“Resolved, that the flag of the thirteen United States be thirteen stripes, alternate red and white; that the union be thirteen stars, white in a blue field, representing a new constellation.” —Second Continental Congress (June 14, 1777)
This was the resolution adopted by the Continental Congress on June 14, 1777. The resolution was made following the report of a special committee which had been assigned to suggest the flag’s design.
According to legend, in 1776, George Washington commissioned Philadelphia seamstress Betsy Ross to create a flag for the new nation. Scholars debate this legend, but agree that Mrs. Ross most likely knew Washington and sewed flags. To date, there have been twenty-seven official versions of the flag, but the arrangement of the stars varied according to the flag-makers’ preferences until 1912 when President Taft standardized the then-new flag’s forty-eight stars into six rows of eight. The forty-nine-star flag (1959-60), as well as the fifty-star flag, also have standardized star patterns. The current version of the flag dates to July 4, 1960, after Hawaii became the fiftieth state on August 21, 1959.
Today, June 14, is Flag Day. Although there are many claims to the first official observance of Flag Day, all but one took place more than an entire century after the flag’s adoption in 1777.
The first claim was from a Hartford, Conn., celebration during the first summer of 1861. In the late 1800s, schools all over the United States held Flag Day programs to contribute to the Americanization of immigrant children, and the observance caught on with individual communities.
The most recognized claim, however, comes from New York. On June 14, 1889, Professor George Bolch, principal of a free kindergarten for the poor of New York City, had his school hold patriotic ceremonies to observe the anniversary of the Flag Day resolution. This initiative attracted attention from the State Department of Education, which arranged to have the day observed in all public schools thereafter.

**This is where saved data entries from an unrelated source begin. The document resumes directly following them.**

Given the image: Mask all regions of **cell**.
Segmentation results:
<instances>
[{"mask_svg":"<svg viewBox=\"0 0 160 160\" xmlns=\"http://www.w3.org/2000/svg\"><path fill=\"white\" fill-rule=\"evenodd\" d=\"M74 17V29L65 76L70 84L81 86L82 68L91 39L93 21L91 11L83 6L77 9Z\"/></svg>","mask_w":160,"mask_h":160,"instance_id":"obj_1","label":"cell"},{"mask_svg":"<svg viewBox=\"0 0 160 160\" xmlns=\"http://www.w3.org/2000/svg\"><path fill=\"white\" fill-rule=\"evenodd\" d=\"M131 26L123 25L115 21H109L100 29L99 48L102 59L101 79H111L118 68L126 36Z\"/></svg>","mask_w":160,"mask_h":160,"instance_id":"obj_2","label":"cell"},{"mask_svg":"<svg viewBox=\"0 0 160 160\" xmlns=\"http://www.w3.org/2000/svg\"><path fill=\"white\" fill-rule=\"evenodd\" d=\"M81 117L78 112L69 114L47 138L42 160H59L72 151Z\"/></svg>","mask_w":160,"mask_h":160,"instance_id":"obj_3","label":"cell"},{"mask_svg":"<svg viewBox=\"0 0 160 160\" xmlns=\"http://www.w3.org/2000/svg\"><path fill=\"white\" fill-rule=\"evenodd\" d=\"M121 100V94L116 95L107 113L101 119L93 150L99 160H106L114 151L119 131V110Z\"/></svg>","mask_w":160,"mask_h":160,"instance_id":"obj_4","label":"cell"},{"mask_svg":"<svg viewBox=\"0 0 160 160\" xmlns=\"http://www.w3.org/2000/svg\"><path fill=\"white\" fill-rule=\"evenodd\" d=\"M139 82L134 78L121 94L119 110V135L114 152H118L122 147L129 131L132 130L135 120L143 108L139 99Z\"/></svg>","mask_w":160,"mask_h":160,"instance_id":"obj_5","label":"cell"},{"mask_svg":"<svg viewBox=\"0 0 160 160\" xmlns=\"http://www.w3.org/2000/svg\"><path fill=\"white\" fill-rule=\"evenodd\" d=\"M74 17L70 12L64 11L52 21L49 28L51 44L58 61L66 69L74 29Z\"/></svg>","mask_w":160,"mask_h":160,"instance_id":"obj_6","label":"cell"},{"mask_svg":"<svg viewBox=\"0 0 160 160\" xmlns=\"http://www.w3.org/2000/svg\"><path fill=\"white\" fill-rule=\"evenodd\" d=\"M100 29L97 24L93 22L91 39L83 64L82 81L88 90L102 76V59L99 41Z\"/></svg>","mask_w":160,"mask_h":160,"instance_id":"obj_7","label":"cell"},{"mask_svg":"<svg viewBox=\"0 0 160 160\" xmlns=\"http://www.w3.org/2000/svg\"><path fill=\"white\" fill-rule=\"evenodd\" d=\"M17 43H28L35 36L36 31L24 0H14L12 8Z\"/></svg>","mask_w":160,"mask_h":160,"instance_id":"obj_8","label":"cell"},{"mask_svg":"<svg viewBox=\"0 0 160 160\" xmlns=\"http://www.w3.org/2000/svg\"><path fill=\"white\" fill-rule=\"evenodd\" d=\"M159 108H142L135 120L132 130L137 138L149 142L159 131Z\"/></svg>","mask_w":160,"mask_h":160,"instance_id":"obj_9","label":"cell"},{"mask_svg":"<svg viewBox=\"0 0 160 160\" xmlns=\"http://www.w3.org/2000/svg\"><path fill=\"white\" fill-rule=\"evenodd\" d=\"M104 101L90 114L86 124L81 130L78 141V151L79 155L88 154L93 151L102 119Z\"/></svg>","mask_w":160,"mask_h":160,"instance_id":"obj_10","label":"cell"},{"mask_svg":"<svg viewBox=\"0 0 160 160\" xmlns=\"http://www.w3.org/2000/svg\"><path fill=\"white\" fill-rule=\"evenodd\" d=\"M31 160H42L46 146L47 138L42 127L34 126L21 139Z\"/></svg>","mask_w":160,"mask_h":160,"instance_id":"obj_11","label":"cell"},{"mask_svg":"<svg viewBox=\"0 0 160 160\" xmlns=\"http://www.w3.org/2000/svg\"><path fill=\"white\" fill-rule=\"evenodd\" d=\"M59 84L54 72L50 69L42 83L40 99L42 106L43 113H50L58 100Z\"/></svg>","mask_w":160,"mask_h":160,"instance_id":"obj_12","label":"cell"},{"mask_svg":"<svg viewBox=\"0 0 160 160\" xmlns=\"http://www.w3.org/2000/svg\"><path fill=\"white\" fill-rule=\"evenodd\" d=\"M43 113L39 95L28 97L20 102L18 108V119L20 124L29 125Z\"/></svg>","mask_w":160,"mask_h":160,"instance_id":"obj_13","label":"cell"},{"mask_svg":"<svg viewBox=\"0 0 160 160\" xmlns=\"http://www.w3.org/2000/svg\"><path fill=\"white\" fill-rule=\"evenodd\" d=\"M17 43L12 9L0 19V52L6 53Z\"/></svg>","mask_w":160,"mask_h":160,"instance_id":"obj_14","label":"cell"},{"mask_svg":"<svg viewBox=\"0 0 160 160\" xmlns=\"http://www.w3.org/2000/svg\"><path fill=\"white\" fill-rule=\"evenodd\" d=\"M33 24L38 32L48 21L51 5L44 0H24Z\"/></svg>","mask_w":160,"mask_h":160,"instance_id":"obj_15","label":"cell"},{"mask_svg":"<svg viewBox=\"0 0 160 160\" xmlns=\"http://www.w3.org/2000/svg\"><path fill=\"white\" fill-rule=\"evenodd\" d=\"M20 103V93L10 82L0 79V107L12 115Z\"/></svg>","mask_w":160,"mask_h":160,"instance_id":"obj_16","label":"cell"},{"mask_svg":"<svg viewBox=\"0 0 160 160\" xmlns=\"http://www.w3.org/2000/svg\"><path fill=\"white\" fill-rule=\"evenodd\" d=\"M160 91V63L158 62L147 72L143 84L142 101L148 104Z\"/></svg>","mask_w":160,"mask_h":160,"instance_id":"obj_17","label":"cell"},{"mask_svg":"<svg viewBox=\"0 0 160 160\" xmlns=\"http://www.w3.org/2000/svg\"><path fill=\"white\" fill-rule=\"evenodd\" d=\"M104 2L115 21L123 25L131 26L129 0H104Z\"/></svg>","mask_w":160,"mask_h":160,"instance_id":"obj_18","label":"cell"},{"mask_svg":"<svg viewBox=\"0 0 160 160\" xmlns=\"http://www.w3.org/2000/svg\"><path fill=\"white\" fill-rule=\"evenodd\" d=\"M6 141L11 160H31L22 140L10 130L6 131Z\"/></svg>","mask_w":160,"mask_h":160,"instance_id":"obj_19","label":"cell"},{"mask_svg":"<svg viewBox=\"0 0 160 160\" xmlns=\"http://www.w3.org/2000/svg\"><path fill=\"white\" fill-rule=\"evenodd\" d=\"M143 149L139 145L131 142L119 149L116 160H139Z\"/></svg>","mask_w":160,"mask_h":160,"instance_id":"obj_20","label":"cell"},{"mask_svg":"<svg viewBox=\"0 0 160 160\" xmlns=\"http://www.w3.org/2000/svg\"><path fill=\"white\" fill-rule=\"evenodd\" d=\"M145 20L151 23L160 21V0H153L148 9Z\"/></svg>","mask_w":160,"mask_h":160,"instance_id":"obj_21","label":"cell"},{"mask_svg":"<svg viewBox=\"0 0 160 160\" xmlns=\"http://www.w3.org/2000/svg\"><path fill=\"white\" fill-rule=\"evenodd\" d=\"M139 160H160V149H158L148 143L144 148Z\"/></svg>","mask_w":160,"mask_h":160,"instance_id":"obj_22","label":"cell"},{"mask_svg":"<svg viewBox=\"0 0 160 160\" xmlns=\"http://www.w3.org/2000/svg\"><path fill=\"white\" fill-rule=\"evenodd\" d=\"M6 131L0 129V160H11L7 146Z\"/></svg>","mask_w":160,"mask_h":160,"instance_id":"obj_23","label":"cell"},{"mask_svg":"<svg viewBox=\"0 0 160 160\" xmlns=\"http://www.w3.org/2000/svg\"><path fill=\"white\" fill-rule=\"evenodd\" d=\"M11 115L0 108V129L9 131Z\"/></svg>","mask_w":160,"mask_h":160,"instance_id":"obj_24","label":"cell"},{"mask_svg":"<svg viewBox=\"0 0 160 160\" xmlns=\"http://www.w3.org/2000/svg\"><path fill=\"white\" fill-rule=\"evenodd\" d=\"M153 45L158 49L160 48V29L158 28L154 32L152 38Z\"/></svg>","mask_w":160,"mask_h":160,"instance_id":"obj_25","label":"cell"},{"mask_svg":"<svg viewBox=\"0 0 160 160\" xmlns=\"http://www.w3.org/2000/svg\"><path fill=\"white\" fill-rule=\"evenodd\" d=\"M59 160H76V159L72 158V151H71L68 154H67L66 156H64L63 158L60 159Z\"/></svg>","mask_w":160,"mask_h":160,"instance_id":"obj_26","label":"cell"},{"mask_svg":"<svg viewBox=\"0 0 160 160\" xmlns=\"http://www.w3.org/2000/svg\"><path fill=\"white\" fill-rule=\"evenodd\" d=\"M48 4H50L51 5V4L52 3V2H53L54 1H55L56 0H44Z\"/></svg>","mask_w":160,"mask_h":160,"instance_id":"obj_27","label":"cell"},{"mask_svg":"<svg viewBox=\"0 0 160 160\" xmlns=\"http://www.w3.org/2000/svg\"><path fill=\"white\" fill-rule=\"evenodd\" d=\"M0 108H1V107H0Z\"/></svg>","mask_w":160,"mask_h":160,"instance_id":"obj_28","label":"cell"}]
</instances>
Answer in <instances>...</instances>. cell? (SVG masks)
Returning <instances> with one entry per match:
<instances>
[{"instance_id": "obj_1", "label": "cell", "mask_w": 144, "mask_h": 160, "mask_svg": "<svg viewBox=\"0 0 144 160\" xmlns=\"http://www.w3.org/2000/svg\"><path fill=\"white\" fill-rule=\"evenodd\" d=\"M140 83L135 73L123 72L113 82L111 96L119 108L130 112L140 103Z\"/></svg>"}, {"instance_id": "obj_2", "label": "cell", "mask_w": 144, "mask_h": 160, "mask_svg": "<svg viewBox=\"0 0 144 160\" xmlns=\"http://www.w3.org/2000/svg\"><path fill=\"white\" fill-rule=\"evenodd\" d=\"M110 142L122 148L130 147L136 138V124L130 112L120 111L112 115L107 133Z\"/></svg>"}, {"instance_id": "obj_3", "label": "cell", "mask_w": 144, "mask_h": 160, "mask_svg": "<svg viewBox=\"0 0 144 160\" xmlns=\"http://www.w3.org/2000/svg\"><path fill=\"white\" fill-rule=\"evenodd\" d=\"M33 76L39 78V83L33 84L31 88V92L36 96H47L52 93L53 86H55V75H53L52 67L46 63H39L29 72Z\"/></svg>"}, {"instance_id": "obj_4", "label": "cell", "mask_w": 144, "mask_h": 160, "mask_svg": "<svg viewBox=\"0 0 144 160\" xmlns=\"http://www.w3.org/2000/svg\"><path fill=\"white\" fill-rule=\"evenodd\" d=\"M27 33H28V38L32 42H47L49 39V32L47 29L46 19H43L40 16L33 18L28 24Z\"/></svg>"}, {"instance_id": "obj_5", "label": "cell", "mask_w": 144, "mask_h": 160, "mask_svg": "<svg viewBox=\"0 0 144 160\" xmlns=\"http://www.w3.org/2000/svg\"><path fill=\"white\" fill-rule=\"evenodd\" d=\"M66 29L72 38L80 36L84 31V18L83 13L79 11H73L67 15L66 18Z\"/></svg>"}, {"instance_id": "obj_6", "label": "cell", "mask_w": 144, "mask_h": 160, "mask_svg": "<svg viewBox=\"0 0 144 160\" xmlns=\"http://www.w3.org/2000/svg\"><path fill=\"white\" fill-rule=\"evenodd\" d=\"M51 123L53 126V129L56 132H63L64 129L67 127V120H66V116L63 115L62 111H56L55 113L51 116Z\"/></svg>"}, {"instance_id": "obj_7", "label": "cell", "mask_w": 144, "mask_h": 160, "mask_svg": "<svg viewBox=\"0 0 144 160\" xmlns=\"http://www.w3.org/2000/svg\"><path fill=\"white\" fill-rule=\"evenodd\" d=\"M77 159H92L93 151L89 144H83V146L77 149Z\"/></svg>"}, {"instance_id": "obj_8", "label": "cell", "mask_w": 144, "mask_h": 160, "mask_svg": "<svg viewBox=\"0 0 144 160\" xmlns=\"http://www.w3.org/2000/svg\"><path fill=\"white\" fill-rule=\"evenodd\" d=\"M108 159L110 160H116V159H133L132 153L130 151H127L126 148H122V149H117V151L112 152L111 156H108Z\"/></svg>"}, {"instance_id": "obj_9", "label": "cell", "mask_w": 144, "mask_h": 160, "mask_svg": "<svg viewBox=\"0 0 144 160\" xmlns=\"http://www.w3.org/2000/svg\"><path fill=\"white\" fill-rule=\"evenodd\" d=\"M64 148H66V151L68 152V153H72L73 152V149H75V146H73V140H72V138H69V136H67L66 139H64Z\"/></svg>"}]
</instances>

In 1893, the Society of Colonial Dames succeeded in getting a resolution passed to have the flag displayed on all of the city’s public buildings. Elizabeth Duane Gillespie, a direct descendant of Benjamin Franklin and the president of the Colonial Dames of Pennsylvania, that same year tried to get the city to call June 14 Flag Day. Resolutions by women were not granted much notice, however, and it was not until May 7, 1937, that Pennsylvania became the first state to establish the June 14 Flag Day as a legal holiday. Flag Day is a nationwide observance today, but Pennsylvania is the only state that recognizes it as a legal holiday.
On June 14th, 1885, Bernard J. Cigrand, a 19 year old teacher in Waubeka, Wisconsin, placed a 10 inch, 38- star flag in a bottle on his desk then assigned essays on the flag and its significance. This observance, commemorated Congresses adoption of the Stars and Stripes as the flag of the United States.
Both President Wilson, in 1916, and President Coolidge, in 1927, issued proclamations asking for June 14 to be observed as the National Flag Day. But it wasn’t until August 3, 1949, that Congress approved the national observance, and President Harry Truman signed it into law.
On June 14th, 2004, the 108th U.S. Congress voted unanimously on H.R. 662 that Flag Day originated in Ozaukee County, Waubeka Wisconsin.
As American celebrate the flag, the Flag Rules and Regulations website offers instructions for properly displaying it. As most people know, the American flag is always flown on top of a single pole, never beneath the flag of a state or another country’s. The flag is typically flown from sunrise to sunset, and it should not be flown at night without a spotlight on it. The flag is to be raised “briskly” and lowered slowly. The blue field containing the stars, known as the “union,” is always flown at the top, although the Flag Code states that it may be flown upside down as a signal of “dire distress,” involving extreme danger to life. The union is always on the left when the flag is displayed in print.